Le dessinateur néerlandais Willem reçoit le Grand Prix d'Angoulême

Par @annieyanbekian Journaliste, responsable de la rubrique Jazz-Musiques du Monde de Culturebox
Mis à jour le 04/02/2013 à 10H20, publié le 03/02/2013 à 16H01
Willem en juillet 2006

Willem en juillet 2006

© Laporte / Leemage / MAXPPP

La ministre de la Culture Aurélie Filippetti a salué lundi, dans un communiqué, "le grand Willem". Le dessinateur satirique néerlandais a été couronné dimanche par le Grand Prix d'Angoulême lors du 40e Festival international de la bande dessinée.

La cérémonie de clôture se déroulait dimanche après-midi. Willem se voit récompensé pour l'ensemble de son oeuvre. Aurélie Filippetti s'est félicitée lundi pour cet artiste, "trait d'union entre le dessin de presse et le 9e art, deux genres auxquels il apporte son regard caustique et libre".

Bernhard Willem Holtrop, dit Willem, né à Ermelo (Pays-Bas) le 2 avril 1941. Il vit en France depuis 1967. Après des études aux Beaux-Arts dans son pays, où il s'est très tôt engagé dans la presse satirique (certaines de ses publications ayant été saisies, dont celles où s'illustraient entre autres Roland Topor et le futur cinéaste Picha), Willem a continué son combat en France. Il a commencé à dessiner pour "L'Enragé" en mai 1968. Il a participé aux premiers numéros de "Charlie Hebdo", est passé par "Hara-Kiri", puis plus tard à "Libération", avant de rejoindre le "Charlie Hebdo" nouvelle formule.

Sa griffe : l'irrévérence, bien sûr, dans une imagerie parfois rude, au service d'une satire sociale, politique et même géopolitique (certains de ses dessins sur la politique de l'ancien chef du gouvernement israélien Ariel Sharon lui ont valu d'être taxé d'antisémitisme, il a préféré en rire). Sa plume acerbe a vadrouillé au travers de BD, livres, reportages et dessins de presse.
L'un des combats de Willem en 2009 : les bombes à sous-munitions
Les autres lauréats (avec AFP)
- Le Prix du Meilleur album est allé au 2e tome du best-seller "Quai d'Orsay. Chroniques diplomatiques" (Dargaud) de Christophe Blain (dessin) et Abel Lanzac (scénario).

- Comme lors des 10e, 15e et 20e éditions, le festival a décidé d'attribuer un Prix spécial : il a été décerné pour l'ensemble de son oeuvre au Japonais Akira Toriyama, 57 ans, l'auteur du mythique Dragon Ball, le manga le plus vendu au monde avec quelque 230 millions d'exemplaires.

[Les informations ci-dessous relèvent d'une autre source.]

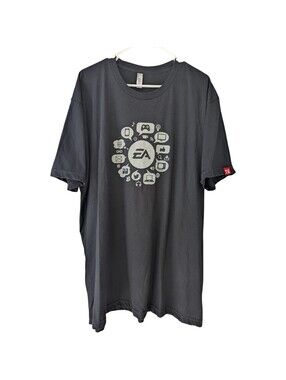 2015 American Apparel EA Sports Shirt 2XL Tall Black Tech Gaming Tee Made in USA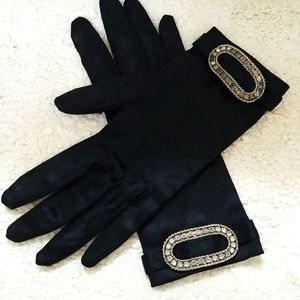 VINTAGE Satin Rayon, nylon gloves w/rhinestones LOLA EINBERGER SZ 7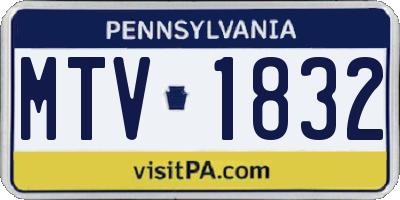 PA license plate MTV1832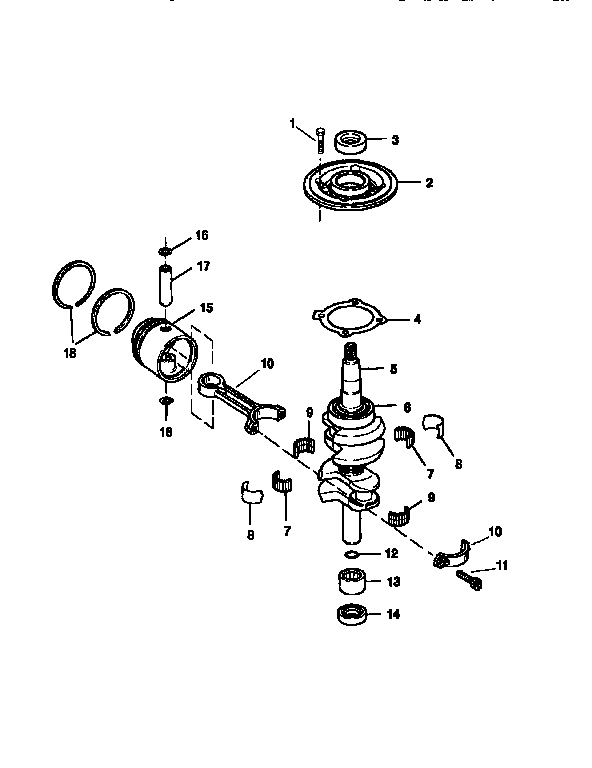 CRANKSHAFT AND PISTON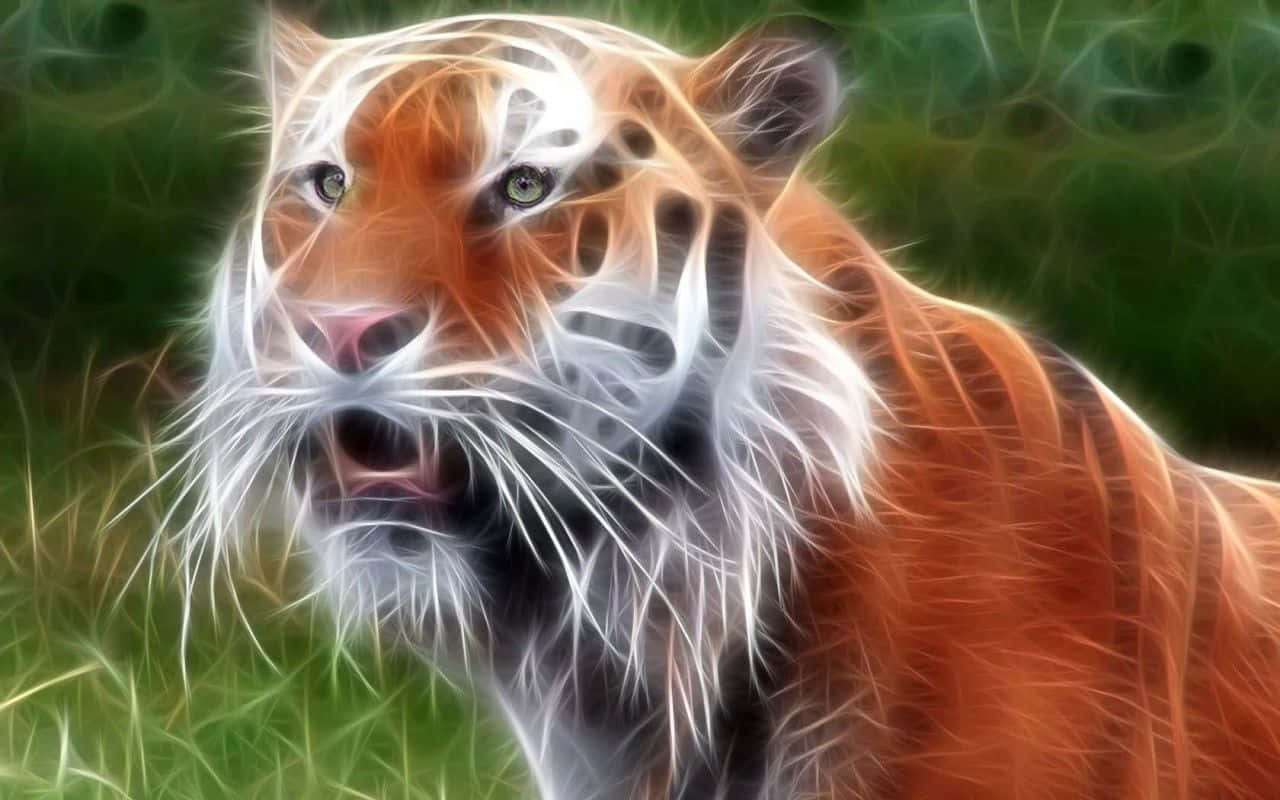 Neon Animal Orange Tiger Wallpaper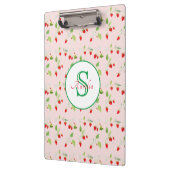 Waterkleur Aardbeibloesem Patroon Monogram Klembord (Links)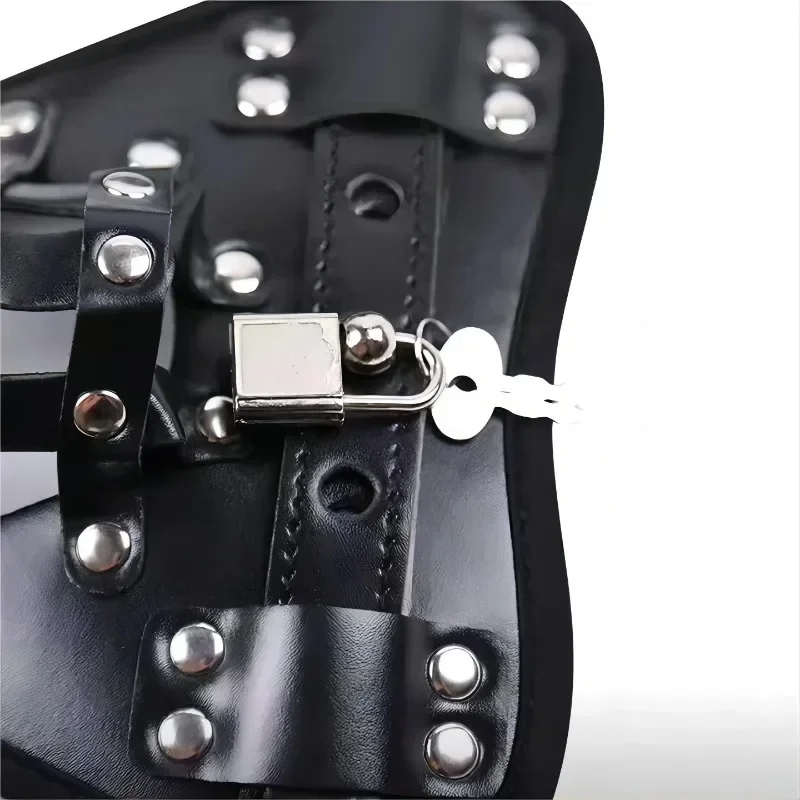 BDSM PU Leather Male Chastity Cage Belt Device Pants Underwear Lock Penis Rings Bondage Erotic Sex Toys for Men Adults Games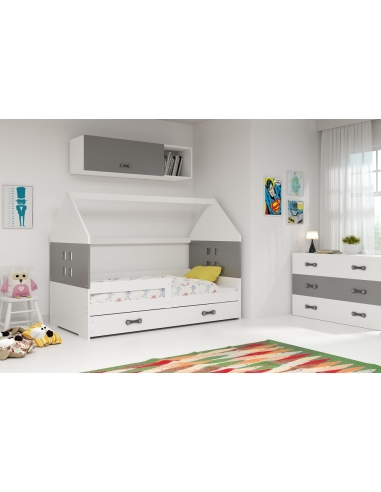 Bed For Children HOUSE - Grey-White, Single, 160x80cm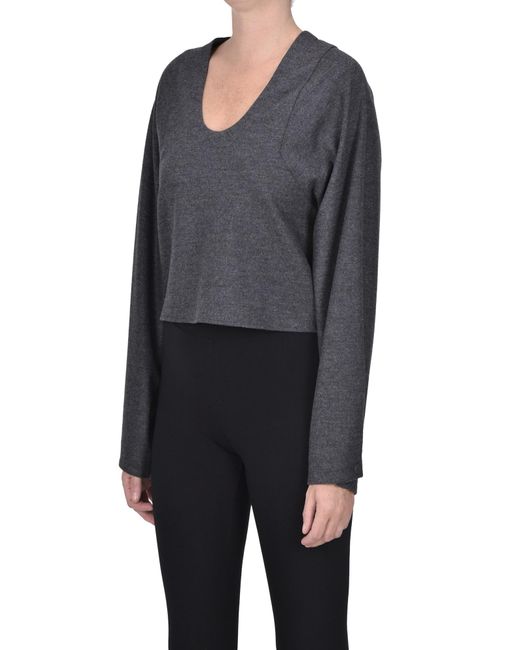 Tibi Black Flared Cloth Top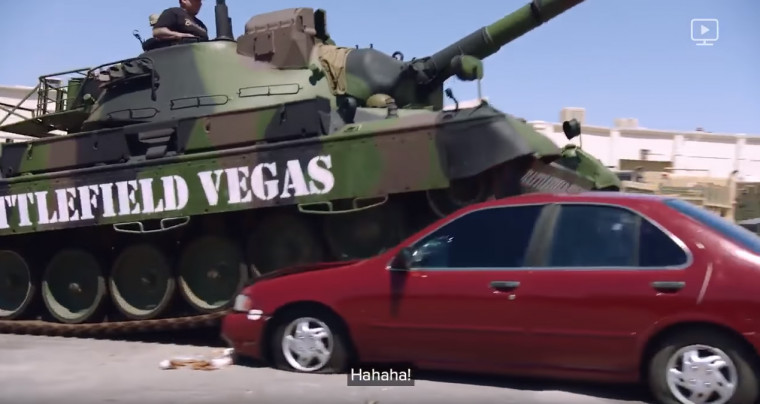 Marshawn Lynch Beast Mode No Script Tank Crushing Car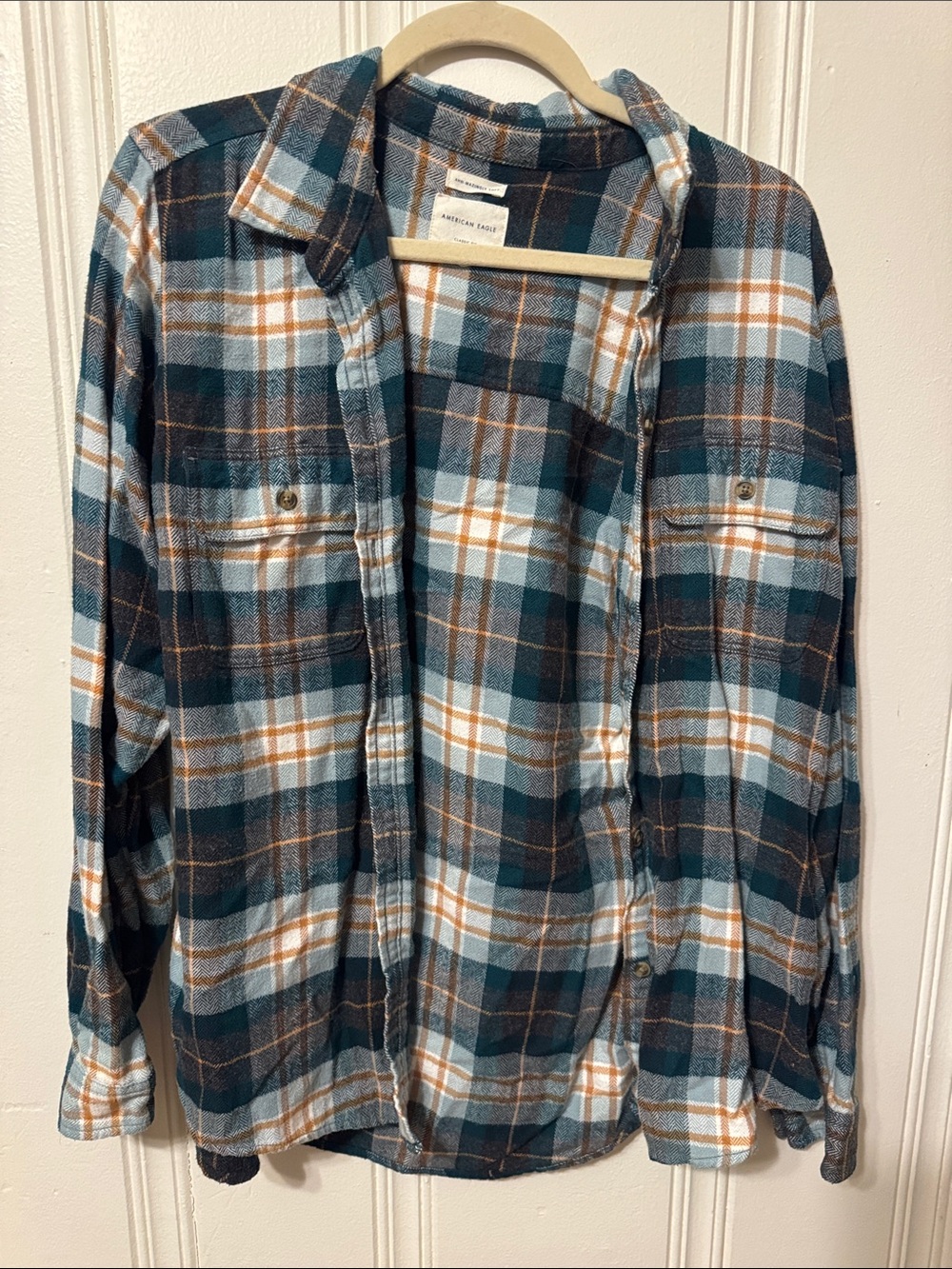 Casual Teal & White Plaid Flannel Shirt - American Eagle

- Prix spécial du jury : "Le Nao de Brown" (Akileos) de Glyn Dillon (Grande-Bretagne)

- Prix de la Série : "Aama. Tome 2. La multitude invisible" (Gallimard) de Frederik Peeters (Suisse)

- Prix Révélation : "Automne" (Nobrow) de Jon McNaught (GB)

- Prix du Patrimoine: "Krazy Kat. 1925-1929" (Les Rêveurs) de l'Américain George Herriman (1880-1944)

- Prix du Public Cultura: "Tu mourras moins bête" (Ankama) de Marion Montaigne

- Fauve du Polar SNCF: "Castilla Drive" (Actes Sud/L'An 2) d'Anthony Pastor

- Fauve Jeunesse: "Les Légendaires Origines. Tome 1" (Delcourt) de Sobral et Nadou

La ministre de la Culture a rendu hommage à Christophe Blain (dessin) et Abel Lanzac, alias Antonin Baudry (scénario), qui ont reçu le Prix du Meilleur album pour le 2e tome de leur best-seller "Quai d'Orsay. Chroniques diplomatiques" (Dargaud). La ministre a salué "le trait si efficace de Christophe Blain, et leur manière inimitable de raconter la vie diplomatique comme une aventure romanesque".

Quelque 32 albums étaient en lice dans la Sélection officielle du Festival, réduite cette année. Douze albums étaient en lice dans la Sélection Jeunesse et dix dans la Sélection Patrimoine de la Caisse d'Epargne. Enfin, cinq albums concouraient dans la Sélection Polar SNCF.